On September 7 Sativa Quinn wrote:

>I've been doing some oral history rsch. in an NA community, and am about
>to take an Oral History class up at U. Alaska Fairbanks which should
>include several people w/ similar experience. This made the posts on who
>has a right to interpret history to whom extremely interesting to me, &
>alot of good issues were debated, but in this type of case, still more
>come up. I am looking at some events from the early 20th cent., using
>non-native sources from the period, since that's all there is,
>biographies of elders written about 10 yrs. ago, and my own interviews w/
>those people as well as some others to construct a version of what
>happened. I quote liberally, hoping to present more of a "mosaic" rather
>than a univocal version, but of course, I make editing choices with all
>of this material.
>I am not Native. I am the person doing this job for two reasons.
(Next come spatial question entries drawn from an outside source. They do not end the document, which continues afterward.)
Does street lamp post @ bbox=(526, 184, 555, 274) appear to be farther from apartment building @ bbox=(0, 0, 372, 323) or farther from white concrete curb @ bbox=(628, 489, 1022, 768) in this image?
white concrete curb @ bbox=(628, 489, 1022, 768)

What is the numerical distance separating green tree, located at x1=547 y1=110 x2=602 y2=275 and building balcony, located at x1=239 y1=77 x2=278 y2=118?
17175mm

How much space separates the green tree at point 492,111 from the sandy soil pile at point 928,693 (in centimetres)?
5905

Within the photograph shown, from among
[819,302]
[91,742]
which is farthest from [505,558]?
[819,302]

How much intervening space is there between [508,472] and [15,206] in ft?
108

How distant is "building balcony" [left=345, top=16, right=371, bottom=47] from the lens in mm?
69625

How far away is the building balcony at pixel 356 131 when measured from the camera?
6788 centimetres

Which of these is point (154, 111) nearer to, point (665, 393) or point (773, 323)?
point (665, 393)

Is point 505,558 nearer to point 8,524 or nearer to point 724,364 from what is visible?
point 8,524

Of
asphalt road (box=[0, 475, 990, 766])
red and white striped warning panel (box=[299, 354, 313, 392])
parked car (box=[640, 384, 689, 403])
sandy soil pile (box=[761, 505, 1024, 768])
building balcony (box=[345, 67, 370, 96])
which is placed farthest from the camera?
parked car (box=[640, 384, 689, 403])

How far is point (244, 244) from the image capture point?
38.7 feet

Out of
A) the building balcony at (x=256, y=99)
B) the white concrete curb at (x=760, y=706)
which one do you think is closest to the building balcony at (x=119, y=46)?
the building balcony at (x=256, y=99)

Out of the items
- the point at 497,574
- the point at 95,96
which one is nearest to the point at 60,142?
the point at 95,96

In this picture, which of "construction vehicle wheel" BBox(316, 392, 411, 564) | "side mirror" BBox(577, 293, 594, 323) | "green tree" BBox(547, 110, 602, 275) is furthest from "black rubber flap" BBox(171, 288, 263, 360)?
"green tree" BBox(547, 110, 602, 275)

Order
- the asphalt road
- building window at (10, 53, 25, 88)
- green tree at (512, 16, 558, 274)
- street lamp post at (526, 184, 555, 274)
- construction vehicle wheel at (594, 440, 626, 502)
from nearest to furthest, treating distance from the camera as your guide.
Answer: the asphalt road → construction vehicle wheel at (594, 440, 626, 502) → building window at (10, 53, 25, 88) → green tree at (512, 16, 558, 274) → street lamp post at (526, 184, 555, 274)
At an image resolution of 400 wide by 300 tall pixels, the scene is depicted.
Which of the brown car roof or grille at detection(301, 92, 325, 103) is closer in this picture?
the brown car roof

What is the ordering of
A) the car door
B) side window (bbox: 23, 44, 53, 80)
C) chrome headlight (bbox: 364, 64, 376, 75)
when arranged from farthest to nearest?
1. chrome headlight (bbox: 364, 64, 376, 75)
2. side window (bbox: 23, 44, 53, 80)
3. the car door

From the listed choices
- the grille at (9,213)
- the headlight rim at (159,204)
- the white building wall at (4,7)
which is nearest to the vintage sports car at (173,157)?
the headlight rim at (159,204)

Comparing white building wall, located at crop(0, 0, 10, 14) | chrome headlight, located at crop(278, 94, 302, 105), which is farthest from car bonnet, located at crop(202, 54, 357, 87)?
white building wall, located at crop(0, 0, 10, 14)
A: My
>degree is required to make the product respectable, regardless of what
>impact it does or doesn't have on the quality of it. B: Yes, I do have
>something in the way of specialized experience at doing library research,
>writing well according to current hegemonic standards, and perhaps,
>conducting an open-ended interview which still drives towards the needed
>information, though I think this takes ALOT of practice & I've got a ways
>to go.
>To my mind, this ties in w/ questions about whether we are "scientists"
>too. What I am is a sort of translator for people who can't or won't
>understand one another directly. As such, I am in one of the many
>"helping" professions which will have succeeded fully only when it makes
>itself obsolete, in this case because the barriers to effective
>communication w/ sufficient respect for differences will have lowered to a
>point where "normal" people can do it. I see translation as an art,
>wordsmithing on a tightrope between over-exoticizing & over-trivializing,
>to somehow bring out the points that you, or some collaboration between
>you & some representatives of either the subject or the audience,
>consider to be important at this point in time. I do not pretend that my
>choice of topic or the details emphasized is unmotivated by present
>concerns. I do try to be thorough and fair in some sense, though. This
>probably requires elaboration but we can discuss it if anyone takes the bait.